### Request
Express the material below, from the line containing "Examining the image" through the end, inclusive, as a two-column CSV with the headers text and answer. Give one row for each text with its answer, put every field in quotation marks, and replace line breaks with spaces.

### Record excerpts
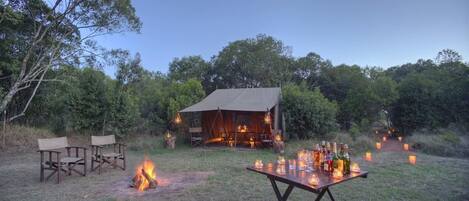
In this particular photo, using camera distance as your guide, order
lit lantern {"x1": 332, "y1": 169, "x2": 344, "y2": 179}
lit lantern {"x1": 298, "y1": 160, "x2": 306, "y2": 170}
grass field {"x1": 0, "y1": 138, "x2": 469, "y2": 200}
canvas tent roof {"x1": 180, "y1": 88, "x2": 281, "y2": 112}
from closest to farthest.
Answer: lit lantern {"x1": 332, "y1": 169, "x2": 344, "y2": 179}, lit lantern {"x1": 298, "y1": 160, "x2": 306, "y2": 170}, grass field {"x1": 0, "y1": 138, "x2": 469, "y2": 200}, canvas tent roof {"x1": 180, "y1": 88, "x2": 281, "y2": 112}

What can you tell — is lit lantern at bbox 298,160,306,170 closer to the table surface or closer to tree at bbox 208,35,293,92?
the table surface

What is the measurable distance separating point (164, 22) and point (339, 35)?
46.3ft

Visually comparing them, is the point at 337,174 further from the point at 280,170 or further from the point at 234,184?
the point at 234,184

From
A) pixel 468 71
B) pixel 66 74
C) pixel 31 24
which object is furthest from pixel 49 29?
pixel 468 71

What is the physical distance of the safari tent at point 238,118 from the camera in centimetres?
1093

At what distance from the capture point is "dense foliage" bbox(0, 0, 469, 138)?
10.1 m

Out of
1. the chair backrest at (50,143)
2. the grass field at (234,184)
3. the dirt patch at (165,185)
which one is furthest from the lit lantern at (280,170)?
the chair backrest at (50,143)

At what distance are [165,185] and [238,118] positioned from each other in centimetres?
764

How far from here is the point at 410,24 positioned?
31.8ft

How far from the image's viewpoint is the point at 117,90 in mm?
11969

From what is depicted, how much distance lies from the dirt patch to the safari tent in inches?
192

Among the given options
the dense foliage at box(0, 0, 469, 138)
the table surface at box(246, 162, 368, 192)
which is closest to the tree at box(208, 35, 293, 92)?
the dense foliage at box(0, 0, 469, 138)

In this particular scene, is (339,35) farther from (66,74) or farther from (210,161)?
(66,74)

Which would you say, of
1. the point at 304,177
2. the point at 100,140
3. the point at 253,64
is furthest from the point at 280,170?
the point at 253,64
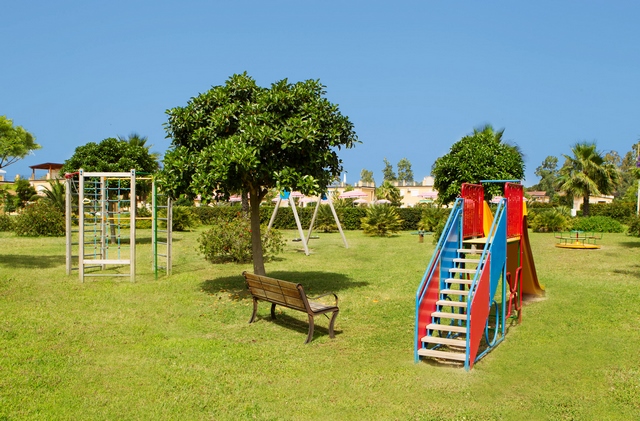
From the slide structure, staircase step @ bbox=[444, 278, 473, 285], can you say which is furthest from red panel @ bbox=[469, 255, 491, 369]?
staircase step @ bbox=[444, 278, 473, 285]

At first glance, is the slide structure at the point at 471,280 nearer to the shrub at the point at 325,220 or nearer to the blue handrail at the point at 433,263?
the blue handrail at the point at 433,263

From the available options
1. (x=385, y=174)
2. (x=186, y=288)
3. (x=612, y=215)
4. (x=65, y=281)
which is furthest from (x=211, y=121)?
(x=385, y=174)

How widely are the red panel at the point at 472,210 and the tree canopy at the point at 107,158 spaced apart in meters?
14.9

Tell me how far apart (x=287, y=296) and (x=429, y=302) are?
207 cm

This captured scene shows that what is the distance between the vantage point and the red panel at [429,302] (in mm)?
6844

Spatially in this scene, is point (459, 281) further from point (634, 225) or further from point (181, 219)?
point (181, 219)

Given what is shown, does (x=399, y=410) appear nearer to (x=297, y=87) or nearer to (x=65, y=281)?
(x=297, y=87)

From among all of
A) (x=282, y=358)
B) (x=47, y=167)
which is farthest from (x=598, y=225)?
(x=47, y=167)

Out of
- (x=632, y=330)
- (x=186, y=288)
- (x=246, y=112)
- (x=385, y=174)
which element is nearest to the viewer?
(x=632, y=330)

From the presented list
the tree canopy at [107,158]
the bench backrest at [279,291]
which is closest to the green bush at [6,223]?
the tree canopy at [107,158]

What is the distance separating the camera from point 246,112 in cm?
997

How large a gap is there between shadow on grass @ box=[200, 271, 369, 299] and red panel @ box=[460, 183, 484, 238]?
11.8 feet

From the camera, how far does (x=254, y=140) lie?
9328 mm

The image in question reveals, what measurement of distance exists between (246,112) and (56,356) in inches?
201
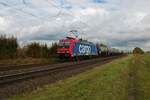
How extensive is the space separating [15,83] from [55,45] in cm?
3508

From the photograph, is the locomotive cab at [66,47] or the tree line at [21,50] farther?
the locomotive cab at [66,47]

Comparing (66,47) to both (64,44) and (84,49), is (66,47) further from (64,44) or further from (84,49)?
(84,49)

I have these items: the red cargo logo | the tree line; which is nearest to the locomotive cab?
the red cargo logo

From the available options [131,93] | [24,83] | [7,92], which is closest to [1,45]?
[24,83]

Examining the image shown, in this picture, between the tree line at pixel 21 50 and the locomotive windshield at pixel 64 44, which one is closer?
the tree line at pixel 21 50

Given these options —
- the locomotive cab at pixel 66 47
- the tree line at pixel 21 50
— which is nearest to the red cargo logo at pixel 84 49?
the locomotive cab at pixel 66 47

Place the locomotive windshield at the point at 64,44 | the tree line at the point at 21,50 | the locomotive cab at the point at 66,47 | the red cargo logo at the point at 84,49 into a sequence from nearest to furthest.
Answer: the tree line at the point at 21,50, the locomotive cab at the point at 66,47, the locomotive windshield at the point at 64,44, the red cargo logo at the point at 84,49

### Final result
text,answer
"Examining the image shown, in this picture, between the tree line at pixel 21 50 and the locomotive windshield at pixel 64 44, which one is closer?","the tree line at pixel 21 50"
"Given these options — - the locomotive cab at pixel 66 47 - the tree line at pixel 21 50 — which is nearest to the red cargo logo at pixel 84 49?","the locomotive cab at pixel 66 47"
"Place the locomotive windshield at the point at 64,44 | the tree line at the point at 21,50 | the locomotive cab at the point at 66,47 | the red cargo logo at the point at 84,49 into a sequence from nearest to furthest. Answer:","the tree line at the point at 21,50, the locomotive cab at the point at 66,47, the locomotive windshield at the point at 64,44, the red cargo logo at the point at 84,49"